Jane Kennedy: The most recent assessment on in-utero infection in calves was done following the discovery of Bluetongue Serotype 8 (BTV8) infected calves in Northern Ireland in February 2007 which were born to recently imported cattle (Menzies et al 2008, Vet record, 163, 203-209) and the finding that some English cows infected in 2007 also transmitted the virus to their calves. These findings prompted new legislation to be brought forward at EU level on the export of pregnant cattle and resulted in the UK testing all calves born to imported cattle for evidence of BTV 8 infection. This is still subject to further investigation and research at the Institute for Animal Health in Pirbright, and elsewhere in mainland Europe.
Jane Kennedy [holding answer 17 October 2008]: Vaccination against bluetongue in England and Wales is voluntary. Vaccine was first made available from 30 April 2008, and the Protection Zone was extended step by step as further vaccine consignments were delivered. Initial vaccine uptake was highreaching between 80 per cent. and 90 per cent. in the South East and East of Englandbut uptake in the counties of northern England and in Wales has been lower.
Mr.
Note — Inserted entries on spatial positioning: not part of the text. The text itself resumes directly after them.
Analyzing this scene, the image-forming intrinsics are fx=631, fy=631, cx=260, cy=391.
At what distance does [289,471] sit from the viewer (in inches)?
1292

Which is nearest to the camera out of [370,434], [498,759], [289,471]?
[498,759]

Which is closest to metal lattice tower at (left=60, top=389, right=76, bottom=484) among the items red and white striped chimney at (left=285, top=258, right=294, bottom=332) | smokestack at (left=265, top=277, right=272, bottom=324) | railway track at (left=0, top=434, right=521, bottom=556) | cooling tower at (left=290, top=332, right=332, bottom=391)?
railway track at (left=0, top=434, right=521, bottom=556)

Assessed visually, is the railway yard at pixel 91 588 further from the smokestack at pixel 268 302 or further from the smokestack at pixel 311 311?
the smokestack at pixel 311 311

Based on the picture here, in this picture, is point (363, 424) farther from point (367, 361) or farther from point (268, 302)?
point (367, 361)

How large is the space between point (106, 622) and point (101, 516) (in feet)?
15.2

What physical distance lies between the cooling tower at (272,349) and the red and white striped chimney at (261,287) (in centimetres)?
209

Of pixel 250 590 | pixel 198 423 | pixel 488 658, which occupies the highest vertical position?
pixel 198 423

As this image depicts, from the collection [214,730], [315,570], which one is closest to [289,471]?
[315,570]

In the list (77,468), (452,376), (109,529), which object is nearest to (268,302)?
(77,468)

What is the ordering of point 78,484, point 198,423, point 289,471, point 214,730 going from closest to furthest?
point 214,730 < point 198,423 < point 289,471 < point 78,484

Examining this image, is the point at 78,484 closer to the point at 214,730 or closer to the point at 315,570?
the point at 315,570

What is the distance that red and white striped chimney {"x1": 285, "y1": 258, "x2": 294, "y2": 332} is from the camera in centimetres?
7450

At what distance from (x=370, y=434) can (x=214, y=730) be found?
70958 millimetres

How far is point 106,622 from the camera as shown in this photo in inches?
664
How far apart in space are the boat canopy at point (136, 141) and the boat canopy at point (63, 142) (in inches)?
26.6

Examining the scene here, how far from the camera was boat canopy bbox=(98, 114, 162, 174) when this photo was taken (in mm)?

Streeter: To ask the Secretary of State for Environment, Food and Rural Affairs if he will ensure that bluetongue vaccine is available to veterinarians in small bottles to reduce the price of the vaccine to smallholders. 
Jane Kennedy [holding answer 17 October 2008]: DEFRA has underwritten vaccine supply to ensure that it is available to farmers throughout England and Wales. Vaccine is available in a variety of bottle sizes (20 ml, 50 ml and 100 ml). This has provided livestock keepers with a choice as to which sized bottles they should purchase when vaccinating their stock to provide the best value for money.